A review by book_concierge
Bad Unicorn by Platte F. Clark

2.0

I am clearly NOT the target audience for this sci-fi fantasy adventure knock-off of Harry Potter.

There are two main domains: The Magrus (i.e. the place of magic) and the Techrus (the “technological” world … i.e. reality). In between these two worlds is the Mesoshire. At least I think that’s right. I frankly lost interest in keeping everything straight.

Anyway, there’s a book – the Codex of Infinite Knowability – that been lost to the ages, but middle-schooler Max Spencer finds it under his bed. He doesn’t know he has magical abilities, but he is a direct descendant of the author so is the only one who can read any of the material in the Codex.
Princess the Destroyer is a magic unicorn who is a spoiled brat intent on wreaking havoc everywhere. She’s got a toady wizard who helps her (or kowtows to her to avoid being destroyed). She wants the Codex so she can move freely between worlds.

Max and his friends Sarah and Dirk, along with Dwight (a dwarf), and Glenn (a talking dagger) find themselves transported through time to a far future Techrus, where all humans are dead and the world is run by machines with rudimentary AI capabilities.

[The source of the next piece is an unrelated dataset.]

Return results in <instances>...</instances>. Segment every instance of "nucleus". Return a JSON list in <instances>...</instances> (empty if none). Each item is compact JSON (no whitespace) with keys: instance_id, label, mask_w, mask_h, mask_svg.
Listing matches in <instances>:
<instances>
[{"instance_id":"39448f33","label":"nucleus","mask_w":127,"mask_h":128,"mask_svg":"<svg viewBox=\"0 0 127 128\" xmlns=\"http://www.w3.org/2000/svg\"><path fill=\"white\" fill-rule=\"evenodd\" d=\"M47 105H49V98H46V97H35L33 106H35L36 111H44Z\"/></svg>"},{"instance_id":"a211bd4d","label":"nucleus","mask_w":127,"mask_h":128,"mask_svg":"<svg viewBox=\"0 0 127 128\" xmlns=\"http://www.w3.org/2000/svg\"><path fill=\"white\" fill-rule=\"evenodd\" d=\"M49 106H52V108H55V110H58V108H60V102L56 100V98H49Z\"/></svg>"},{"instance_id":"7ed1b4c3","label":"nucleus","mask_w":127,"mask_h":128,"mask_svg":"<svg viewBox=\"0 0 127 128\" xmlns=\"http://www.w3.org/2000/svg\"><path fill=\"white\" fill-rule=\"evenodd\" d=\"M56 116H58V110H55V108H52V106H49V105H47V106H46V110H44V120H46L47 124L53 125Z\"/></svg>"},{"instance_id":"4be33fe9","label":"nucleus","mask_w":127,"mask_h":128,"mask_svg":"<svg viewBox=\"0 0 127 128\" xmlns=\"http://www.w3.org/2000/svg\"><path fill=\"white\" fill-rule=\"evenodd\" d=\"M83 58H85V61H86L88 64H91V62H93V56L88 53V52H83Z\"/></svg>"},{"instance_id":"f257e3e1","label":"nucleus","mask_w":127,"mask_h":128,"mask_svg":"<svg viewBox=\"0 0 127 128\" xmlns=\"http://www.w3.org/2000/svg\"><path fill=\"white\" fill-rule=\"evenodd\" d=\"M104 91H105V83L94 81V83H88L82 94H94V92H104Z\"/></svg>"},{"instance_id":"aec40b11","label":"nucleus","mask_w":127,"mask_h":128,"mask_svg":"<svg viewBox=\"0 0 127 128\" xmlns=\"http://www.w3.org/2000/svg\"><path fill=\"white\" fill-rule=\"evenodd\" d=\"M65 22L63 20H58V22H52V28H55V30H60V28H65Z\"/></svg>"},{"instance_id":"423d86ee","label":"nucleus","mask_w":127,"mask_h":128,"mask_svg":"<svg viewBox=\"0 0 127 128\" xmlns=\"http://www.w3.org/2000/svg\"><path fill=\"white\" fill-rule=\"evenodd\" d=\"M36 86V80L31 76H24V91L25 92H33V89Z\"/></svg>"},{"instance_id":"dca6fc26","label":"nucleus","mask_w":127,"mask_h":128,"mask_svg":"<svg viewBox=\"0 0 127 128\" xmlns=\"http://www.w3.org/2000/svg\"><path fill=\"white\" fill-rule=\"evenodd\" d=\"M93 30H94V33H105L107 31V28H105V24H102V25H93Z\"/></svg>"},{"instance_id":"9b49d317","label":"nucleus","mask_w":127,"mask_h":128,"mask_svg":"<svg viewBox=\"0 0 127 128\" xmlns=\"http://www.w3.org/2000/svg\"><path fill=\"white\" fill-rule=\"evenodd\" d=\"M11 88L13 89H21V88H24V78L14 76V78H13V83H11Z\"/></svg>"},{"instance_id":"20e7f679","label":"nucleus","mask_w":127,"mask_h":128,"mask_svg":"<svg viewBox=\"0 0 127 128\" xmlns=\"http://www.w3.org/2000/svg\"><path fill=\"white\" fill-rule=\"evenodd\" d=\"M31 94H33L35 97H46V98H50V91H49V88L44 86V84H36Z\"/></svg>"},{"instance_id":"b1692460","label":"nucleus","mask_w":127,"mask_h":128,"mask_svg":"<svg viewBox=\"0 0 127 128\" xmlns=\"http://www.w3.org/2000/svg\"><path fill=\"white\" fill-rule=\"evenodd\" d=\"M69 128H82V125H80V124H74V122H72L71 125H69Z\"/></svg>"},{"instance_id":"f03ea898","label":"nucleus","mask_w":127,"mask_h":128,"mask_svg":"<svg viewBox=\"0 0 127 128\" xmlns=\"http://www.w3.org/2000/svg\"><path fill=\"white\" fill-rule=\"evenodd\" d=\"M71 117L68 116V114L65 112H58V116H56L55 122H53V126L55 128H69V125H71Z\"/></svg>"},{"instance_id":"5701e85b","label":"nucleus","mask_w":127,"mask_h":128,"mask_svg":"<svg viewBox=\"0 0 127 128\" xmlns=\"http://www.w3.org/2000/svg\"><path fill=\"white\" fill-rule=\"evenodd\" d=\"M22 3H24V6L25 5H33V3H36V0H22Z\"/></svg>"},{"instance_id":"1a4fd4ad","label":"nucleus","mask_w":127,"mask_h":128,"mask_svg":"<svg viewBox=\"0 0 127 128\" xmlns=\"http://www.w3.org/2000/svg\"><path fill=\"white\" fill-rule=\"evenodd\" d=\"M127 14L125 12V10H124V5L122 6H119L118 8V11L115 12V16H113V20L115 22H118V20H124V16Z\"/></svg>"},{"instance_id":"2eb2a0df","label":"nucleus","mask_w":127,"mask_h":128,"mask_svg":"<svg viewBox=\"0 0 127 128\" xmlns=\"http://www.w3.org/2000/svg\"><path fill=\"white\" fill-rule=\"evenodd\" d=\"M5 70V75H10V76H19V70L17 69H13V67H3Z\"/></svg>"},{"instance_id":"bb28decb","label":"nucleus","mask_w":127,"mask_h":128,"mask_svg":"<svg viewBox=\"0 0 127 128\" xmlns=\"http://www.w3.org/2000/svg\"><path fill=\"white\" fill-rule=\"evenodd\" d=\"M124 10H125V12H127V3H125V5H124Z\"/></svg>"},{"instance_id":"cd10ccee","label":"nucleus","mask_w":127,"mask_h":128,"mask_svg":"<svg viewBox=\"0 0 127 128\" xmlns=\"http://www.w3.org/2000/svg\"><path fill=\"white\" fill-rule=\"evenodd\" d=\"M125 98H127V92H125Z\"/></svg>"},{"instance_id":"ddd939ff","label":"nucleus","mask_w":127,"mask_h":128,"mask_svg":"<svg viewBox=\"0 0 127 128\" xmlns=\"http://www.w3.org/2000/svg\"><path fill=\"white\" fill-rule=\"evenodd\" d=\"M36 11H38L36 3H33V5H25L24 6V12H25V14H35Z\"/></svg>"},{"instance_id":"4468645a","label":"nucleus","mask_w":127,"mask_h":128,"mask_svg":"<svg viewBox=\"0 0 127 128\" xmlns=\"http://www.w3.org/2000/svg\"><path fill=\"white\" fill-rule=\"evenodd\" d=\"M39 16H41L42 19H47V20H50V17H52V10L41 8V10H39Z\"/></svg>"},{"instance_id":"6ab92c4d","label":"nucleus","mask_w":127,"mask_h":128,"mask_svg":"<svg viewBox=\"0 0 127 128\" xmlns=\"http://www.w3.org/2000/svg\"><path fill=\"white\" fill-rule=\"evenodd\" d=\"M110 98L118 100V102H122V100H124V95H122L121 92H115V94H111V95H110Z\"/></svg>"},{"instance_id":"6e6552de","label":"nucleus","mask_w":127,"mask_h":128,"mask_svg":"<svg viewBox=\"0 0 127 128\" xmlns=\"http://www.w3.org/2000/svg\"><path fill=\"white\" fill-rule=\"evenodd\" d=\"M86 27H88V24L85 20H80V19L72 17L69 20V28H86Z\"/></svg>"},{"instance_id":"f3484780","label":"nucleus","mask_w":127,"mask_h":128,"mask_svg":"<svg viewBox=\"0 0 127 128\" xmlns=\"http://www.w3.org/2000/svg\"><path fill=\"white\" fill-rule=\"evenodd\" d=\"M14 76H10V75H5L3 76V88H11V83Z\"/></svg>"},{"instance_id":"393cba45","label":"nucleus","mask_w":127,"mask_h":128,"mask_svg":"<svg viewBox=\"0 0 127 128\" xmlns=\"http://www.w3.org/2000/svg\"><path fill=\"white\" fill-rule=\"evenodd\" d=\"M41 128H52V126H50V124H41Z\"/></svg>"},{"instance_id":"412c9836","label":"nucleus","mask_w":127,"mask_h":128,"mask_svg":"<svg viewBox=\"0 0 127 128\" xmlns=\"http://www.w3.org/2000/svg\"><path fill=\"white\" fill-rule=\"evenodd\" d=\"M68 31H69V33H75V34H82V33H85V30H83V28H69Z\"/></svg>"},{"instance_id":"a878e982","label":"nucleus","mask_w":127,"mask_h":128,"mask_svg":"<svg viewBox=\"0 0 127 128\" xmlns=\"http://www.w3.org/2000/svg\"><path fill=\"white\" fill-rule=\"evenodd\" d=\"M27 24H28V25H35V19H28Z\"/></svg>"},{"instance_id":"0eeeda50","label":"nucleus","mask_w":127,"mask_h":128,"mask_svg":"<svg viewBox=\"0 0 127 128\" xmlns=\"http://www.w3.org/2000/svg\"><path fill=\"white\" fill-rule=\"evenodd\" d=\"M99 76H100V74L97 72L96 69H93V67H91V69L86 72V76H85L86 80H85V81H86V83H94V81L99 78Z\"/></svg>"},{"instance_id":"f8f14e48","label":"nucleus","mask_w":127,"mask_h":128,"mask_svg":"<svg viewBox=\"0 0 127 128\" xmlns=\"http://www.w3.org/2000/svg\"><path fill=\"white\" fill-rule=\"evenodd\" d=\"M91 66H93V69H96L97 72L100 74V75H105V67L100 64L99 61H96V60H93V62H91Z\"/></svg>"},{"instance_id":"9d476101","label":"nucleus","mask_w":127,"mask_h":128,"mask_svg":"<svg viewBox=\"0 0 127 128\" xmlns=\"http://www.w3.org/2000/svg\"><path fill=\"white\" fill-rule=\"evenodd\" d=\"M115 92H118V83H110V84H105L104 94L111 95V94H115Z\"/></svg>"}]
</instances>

Anyway …. It took me two months to slog through this and I completed it only because of a challenge and I just refused to give up. There were a couple of things that redeemed it. I loved Sarah. She rises to the challenge every time. She’s strong, intelligent, a born leader and will never give up. Max also, eventually, rises to the challenge of being the leader.
I do admit that the last couple of chapters were pretty interesting with Max going up against Princess and her giant killing machines.

So, I can understand why some kids would find this entertaining, but I still thought it was pretty terrible. Clark spent way too much time trying to prove how clever he is rather than crafting a compelling and entertaining story.